Insertó copias de sus poderes en el espacio de Juana. Eran talentos hábilmente diseñados, concedidos por Marq en Artificios Asociado Voltaire los había perfeccionado mientras se encontraba en el escondrijo de Artificios. Su automejoramiento le había dado la facultad o rescatarlos en el momento oportuno.
Cedió esas facultades a Juana. No se activarían a menos que él corriera algún riesgo. Voltaire les había añadido un código de activación que sólo funcionaría si ella experimentaba gran temor o peligro Juana sonrió pero no dijo nada. ¡Después de semejante obsequio! ¡Exasperante!
—Juana, ¿recuerdas que hace más de ocho mil años debatimos sobre los problemas del pensamiento artificial?
Una expresión consternada.
—Sí.
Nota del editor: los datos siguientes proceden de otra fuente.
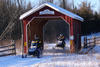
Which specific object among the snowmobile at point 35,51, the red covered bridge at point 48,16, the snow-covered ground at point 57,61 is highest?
the red covered bridge at point 48,16

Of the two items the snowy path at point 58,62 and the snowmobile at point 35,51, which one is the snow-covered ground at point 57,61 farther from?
the snowmobile at point 35,51

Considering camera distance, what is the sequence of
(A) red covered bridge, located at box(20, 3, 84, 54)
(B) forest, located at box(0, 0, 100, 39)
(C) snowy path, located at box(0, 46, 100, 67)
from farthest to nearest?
(B) forest, located at box(0, 0, 100, 39), (A) red covered bridge, located at box(20, 3, 84, 54), (C) snowy path, located at box(0, 46, 100, 67)

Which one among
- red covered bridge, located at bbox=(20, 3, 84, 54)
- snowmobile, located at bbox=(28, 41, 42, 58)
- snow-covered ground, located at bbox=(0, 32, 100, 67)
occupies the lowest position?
snow-covered ground, located at bbox=(0, 32, 100, 67)

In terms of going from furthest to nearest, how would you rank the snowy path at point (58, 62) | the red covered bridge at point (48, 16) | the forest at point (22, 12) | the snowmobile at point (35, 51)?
the forest at point (22, 12) < the red covered bridge at point (48, 16) < the snowmobile at point (35, 51) < the snowy path at point (58, 62)

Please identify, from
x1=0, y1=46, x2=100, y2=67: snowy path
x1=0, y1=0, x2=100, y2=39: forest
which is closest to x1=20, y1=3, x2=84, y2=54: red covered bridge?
x1=0, y1=46, x2=100, y2=67: snowy path

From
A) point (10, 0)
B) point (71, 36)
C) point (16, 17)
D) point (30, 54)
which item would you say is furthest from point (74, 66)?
point (10, 0)

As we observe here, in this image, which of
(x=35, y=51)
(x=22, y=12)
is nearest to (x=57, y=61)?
(x=35, y=51)

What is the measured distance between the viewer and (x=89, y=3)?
4153 centimetres

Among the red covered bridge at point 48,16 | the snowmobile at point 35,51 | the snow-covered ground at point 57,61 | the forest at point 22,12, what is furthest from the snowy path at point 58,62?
the forest at point 22,12

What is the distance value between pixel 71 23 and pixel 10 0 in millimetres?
26771

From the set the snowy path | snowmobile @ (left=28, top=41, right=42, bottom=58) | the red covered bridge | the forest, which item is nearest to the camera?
the snowy path

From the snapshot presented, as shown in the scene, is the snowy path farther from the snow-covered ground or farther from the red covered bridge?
the red covered bridge

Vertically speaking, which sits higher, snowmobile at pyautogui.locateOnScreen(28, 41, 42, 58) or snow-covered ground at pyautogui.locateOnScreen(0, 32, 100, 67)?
snowmobile at pyautogui.locateOnScreen(28, 41, 42, 58)

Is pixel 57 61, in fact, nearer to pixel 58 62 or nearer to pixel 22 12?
pixel 58 62
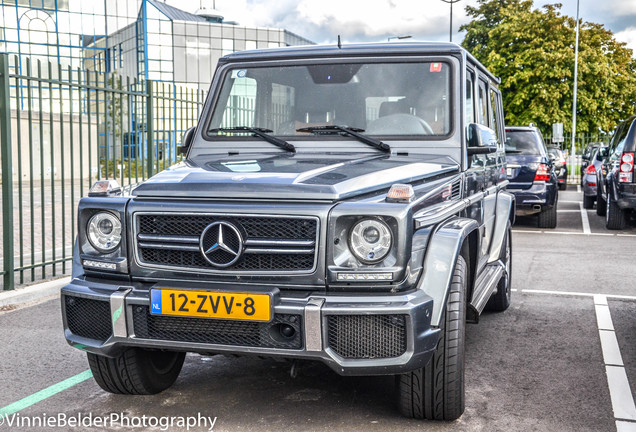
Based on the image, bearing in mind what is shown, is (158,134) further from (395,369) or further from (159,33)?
(159,33)

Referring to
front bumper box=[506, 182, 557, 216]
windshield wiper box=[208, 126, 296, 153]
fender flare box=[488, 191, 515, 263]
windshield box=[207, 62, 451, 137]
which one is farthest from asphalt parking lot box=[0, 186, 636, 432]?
front bumper box=[506, 182, 557, 216]

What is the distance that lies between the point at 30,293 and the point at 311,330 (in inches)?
175

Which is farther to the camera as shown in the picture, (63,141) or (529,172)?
(529,172)

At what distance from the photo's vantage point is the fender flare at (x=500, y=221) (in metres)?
5.60

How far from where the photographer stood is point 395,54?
15.1 ft

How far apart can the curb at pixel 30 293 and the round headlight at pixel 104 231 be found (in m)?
3.37

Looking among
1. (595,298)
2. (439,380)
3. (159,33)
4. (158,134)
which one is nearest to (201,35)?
(159,33)

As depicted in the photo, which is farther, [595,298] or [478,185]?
[595,298]

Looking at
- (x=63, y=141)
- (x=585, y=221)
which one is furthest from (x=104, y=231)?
(x=585, y=221)

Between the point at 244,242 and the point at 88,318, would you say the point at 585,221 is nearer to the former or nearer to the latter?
the point at 244,242

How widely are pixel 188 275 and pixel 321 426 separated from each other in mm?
1014

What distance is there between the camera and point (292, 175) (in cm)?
349

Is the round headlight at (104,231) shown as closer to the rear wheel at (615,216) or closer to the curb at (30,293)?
the curb at (30,293)

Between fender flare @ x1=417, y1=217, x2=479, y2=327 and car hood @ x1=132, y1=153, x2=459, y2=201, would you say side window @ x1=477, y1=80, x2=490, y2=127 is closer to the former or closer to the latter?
car hood @ x1=132, y1=153, x2=459, y2=201
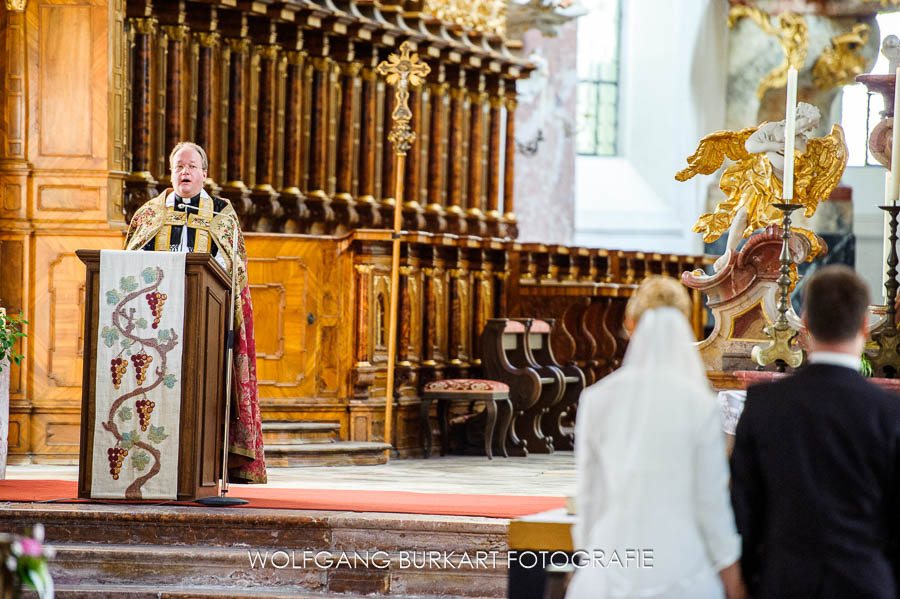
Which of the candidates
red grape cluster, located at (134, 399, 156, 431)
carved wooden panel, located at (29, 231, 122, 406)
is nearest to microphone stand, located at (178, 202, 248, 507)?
red grape cluster, located at (134, 399, 156, 431)

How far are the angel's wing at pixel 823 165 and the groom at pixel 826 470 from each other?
3419 millimetres

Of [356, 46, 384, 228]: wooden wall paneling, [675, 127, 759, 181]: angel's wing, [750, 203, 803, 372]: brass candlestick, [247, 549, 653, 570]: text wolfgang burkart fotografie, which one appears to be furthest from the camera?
[356, 46, 384, 228]: wooden wall paneling

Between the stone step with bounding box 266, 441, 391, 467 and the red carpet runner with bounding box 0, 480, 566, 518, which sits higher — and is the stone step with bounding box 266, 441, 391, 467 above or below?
below

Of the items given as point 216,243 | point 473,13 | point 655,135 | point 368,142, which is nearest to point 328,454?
point 216,243

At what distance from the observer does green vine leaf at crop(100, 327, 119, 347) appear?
5935 millimetres

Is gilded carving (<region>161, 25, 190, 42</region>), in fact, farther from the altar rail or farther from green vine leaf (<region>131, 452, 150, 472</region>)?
green vine leaf (<region>131, 452, 150, 472</region>)

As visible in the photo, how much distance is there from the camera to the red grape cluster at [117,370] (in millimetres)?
5918

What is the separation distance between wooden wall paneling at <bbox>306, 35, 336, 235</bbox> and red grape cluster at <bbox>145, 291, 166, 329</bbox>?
14.1 feet

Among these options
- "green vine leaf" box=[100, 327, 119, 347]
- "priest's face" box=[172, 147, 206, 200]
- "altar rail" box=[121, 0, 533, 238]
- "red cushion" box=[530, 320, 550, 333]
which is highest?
"altar rail" box=[121, 0, 533, 238]

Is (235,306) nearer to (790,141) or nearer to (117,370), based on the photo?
(117,370)

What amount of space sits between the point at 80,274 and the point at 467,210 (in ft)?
14.1

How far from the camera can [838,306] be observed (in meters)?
3.07

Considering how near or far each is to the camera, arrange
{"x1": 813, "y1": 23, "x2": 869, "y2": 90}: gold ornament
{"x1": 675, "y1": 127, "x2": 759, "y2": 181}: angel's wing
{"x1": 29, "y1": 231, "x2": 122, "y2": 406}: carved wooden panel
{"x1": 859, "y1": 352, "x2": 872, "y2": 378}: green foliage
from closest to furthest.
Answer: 1. {"x1": 859, "y1": 352, "x2": 872, "y2": 378}: green foliage
2. {"x1": 675, "y1": 127, "x2": 759, "y2": 181}: angel's wing
3. {"x1": 29, "y1": 231, "x2": 122, "y2": 406}: carved wooden panel
4. {"x1": 813, "y1": 23, "x2": 869, "y2": 90}: gold ornament

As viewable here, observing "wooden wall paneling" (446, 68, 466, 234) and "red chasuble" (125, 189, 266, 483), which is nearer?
"red chasuble" (125, 189, 266, 483)
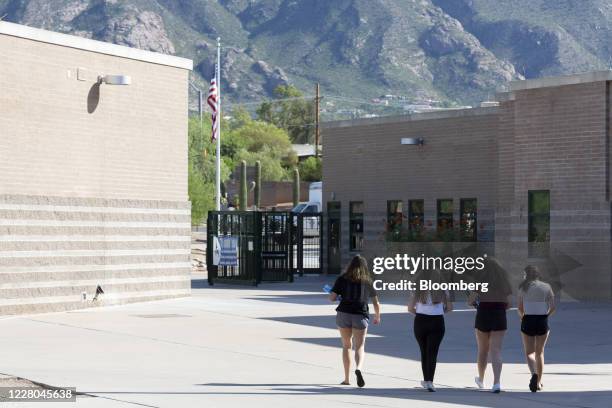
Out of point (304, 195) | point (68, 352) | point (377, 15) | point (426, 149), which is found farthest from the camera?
point (377, 15)

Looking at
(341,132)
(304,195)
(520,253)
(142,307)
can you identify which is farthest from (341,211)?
(304,195)

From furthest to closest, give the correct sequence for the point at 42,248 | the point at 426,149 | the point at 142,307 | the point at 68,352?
the point at 426,149, the point at 142,307, the point at 42,248, the point at 68,352

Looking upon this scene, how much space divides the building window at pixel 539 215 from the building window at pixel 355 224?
37.6 ft

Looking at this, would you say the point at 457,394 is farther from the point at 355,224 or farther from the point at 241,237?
the point at 355,224

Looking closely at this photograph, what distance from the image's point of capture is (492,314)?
663 inches

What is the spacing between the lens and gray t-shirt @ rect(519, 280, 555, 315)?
17.0 metres

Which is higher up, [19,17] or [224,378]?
[19,17]

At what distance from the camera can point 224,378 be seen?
17.5 m

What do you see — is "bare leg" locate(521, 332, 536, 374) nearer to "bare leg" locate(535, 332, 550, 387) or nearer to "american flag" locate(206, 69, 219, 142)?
"bare leg" locate(535, 332, 550, 387)

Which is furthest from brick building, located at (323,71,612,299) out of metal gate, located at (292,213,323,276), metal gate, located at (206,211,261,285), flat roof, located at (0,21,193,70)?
flat roof, located at (0,21,193,70)

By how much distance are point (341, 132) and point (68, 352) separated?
27.2 meters

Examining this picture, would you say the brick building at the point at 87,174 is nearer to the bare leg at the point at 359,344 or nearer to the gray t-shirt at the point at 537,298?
the bare leg at the point at 359,344

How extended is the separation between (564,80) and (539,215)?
148 inches

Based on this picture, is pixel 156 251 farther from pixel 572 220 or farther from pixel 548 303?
pixel 548 303
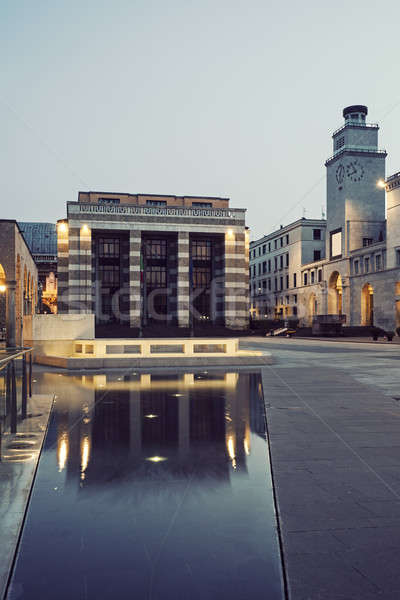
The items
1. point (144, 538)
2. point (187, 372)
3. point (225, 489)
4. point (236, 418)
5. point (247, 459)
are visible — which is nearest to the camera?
point (144, 538)

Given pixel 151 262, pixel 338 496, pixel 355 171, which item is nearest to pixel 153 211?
pixel 151 262

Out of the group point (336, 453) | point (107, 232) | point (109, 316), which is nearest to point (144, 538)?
point (336, 453)

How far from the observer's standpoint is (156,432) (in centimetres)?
771

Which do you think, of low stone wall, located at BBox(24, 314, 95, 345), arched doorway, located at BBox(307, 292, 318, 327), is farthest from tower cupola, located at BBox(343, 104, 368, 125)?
low stone wall, located at BBox(24, 314, 95, 345)

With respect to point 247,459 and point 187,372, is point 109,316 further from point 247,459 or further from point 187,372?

Era muy engorroso. Entonces…
—Fuimos preservados. Para ser resucitados aquí, para debatir de nuevo.
—Porque el problema se presenta…
—Cada varios milenios, sospecho. Como si una inexorable fuerza social lo impulsara.
—¿Así que estamos condenados a repetirnos para siempre?
—Sospecho que somos herramientas en un juego más vasto. ¡Pero esta vez somos herramientas inteligentes!
—Quiero la confortación del hogar y la lumbre, no conflictos extravagantes.
—Quizá yo pueda cumplir esta misión, entre otras cuestiones urgentes.
—Sin quizá. Mientras no lo logres…
Sin siquiera decir adieu, Juana cortó la conexión y desapareció en las húmedas tinieblas.
Voltaire podía reconectarse, desde luego. Ahora era amo de ese reino matemático, gracias a las mejoras de su representación original en Artificios Asociados.
Pensaba en esa primera forma como Voltaire 1.0. En pocas semanas había avanzado, mediante automodificaciones, hasta Voltaire 4.6, con la esperanza de ascender aún más deprisa.
Nadó en el Retículo. Juana moraba allí, y él podía imponer su presencia, pero una dama forzada no es una dama conquistada. Bien, tendría que hallar esas personalidades. Merde alors!